» DIRECTIVE
Reproduce the material below with every instance of "camera" changed to "viewer" and nothing else altered, leaving out the pictures.

Entries on spatial positioning:
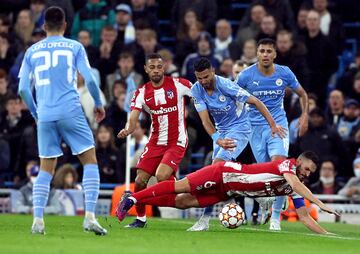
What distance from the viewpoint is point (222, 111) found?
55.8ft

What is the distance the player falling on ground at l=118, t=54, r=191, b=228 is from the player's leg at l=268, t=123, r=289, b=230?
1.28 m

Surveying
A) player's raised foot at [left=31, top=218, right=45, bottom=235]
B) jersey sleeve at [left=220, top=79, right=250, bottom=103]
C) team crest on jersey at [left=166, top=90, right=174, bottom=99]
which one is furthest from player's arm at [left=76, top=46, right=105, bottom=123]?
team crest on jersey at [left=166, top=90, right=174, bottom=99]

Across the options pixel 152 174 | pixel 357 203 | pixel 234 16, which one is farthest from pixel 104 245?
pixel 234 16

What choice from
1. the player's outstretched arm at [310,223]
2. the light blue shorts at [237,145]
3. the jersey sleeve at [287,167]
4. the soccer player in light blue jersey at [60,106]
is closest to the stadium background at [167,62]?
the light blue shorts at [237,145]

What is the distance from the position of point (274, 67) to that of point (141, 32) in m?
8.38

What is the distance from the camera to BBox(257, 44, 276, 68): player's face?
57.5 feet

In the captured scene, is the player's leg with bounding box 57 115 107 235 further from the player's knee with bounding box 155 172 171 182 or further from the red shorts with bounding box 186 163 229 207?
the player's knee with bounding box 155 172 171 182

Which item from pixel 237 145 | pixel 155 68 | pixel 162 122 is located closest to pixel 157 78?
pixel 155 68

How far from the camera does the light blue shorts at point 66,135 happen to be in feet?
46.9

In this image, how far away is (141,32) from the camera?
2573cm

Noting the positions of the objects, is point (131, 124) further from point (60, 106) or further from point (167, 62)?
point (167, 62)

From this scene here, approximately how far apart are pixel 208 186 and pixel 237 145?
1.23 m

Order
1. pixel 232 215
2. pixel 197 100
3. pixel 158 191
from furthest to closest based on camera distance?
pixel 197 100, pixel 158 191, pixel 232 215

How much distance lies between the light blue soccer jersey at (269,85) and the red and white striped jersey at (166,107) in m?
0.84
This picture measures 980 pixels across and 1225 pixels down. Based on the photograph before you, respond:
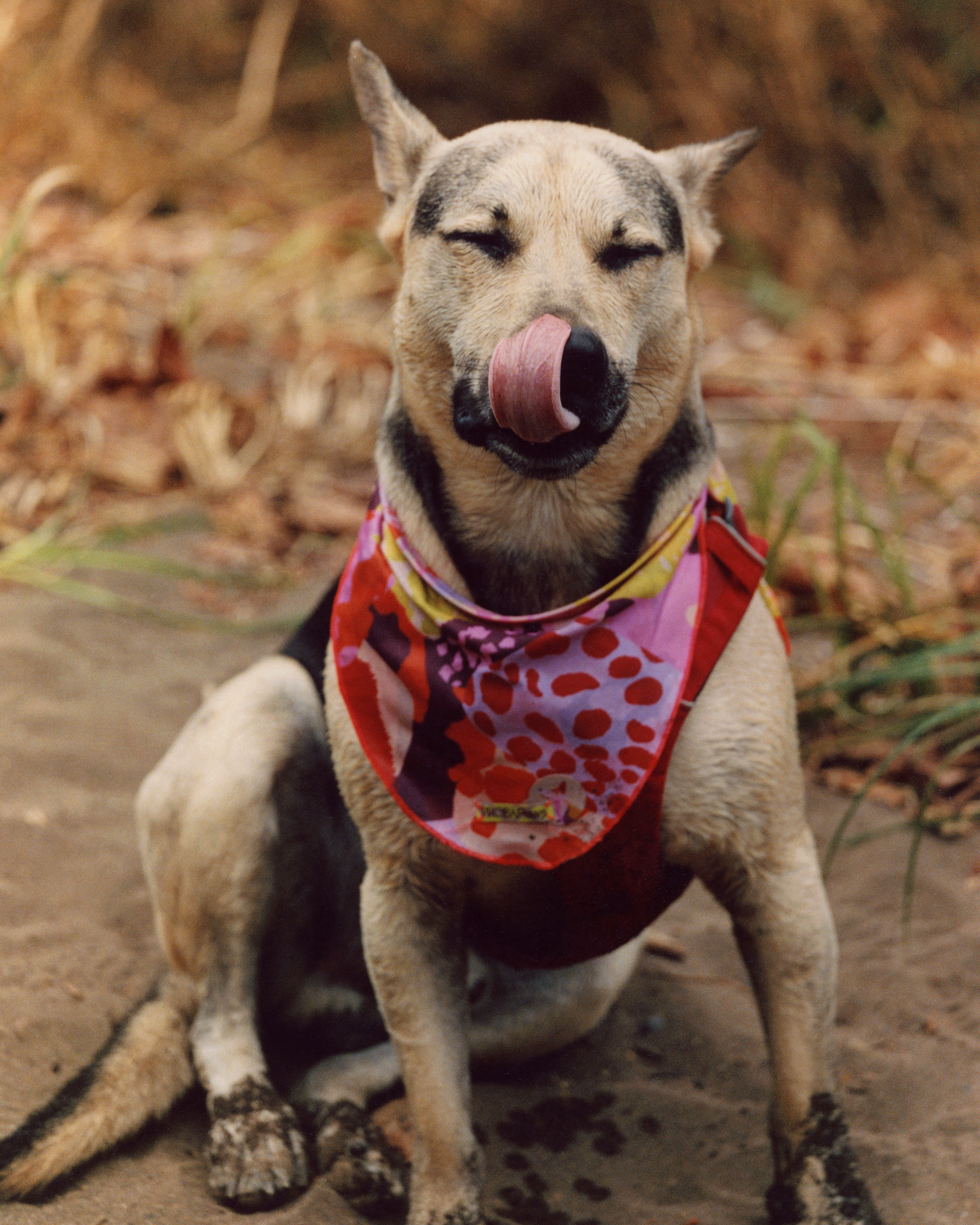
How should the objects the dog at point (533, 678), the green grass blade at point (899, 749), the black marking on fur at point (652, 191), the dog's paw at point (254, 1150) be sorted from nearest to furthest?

» RESULT OF THIS EXERCISE
What distance from the viewpoint is point (222, 111) found?
55.8ft

What is the distance the player falling on ground at l=118, t=54, r=191, b=228 is from the player's leg at l=268, t=123, r=289, b=230?
1.28 m

Surveying
A) player's raised foot at [left=31, top=218, right=45, bottom=235]
B) jersey sleeve at [left=220, top=79, right=250, bottom=103]
C) team crest on jersey at [left=166, top=90, right=174, bottom=99]
which one is furthest from player's arm at [left=76, top=46, right=105, bottom=123]?
team crest on jersey at [left=166, top=90, right=174, bottom=99]

Across the options pixel 152 174 | pixel 357 203 | pixel 234 16, which one is farthest from pixel 104 245?
pixel 234 16

What choice from
1. the player's outstretched arm at [310,223]
2. the light blue shorts at [237,145]
3. the jersey sleeve at [287,167]
4. the soccer player in light blue jersey at [60,106]
is closest to the stadium background at [167,62]?
the light blue shorts at [237,145]

What is the distance from the position of point (274, 67) to that of point (141, 32) in m?
8.38

What is the distance from the viewer to BBox(257, 44, 276, 68): player's face?
57.5 feet

In the captured scene, is the player's leg with bounding box 57 115 107 235 further from the player's knee with bounding box 155 172 171 182 or further from the red shorts with bounding box 186 163 229 207?
the player's knee with bounding box 155 172 171 182

Which item from pixel 237 145 | pixel 155 68 | pixel 162 122 is located closest to pixel 157 78?
pixel 155 68

How far from the viewer does the light blue shorts at point 66,135 happen to be in feet?
46.9

In this image, how far away is (141,32) from the viewer?
2573cm

Noting the positions of the objects, is point (131, 124) further from point (60, 106) or further from point (167, 62)?
point (167, 62)

From this scene here, approximately how far apart are pixel 208 186 and pixel 237 145?
1.23 m

Order
1. pixel 232 215
2. pixel 197 100
3. pixel 158 191
from furthest to closest based on viewer distance?
pixel 197 100, pixel 158 191, pixel 232 215

How much distance lies between the light blue soccer jersey at (269,85) and the red and white striped jersey at (166,107) in m?
0.84
This picture measures 980 pixels across and 1225 pixels down. Based on the photograph before you, respond:
How should the objects the dog at point (533, 678), the green grass blade at point (899, 749), the black marking on fur at point (652, 191), the dog's paw at point (254, 1150) be sorted from nearest to furthest?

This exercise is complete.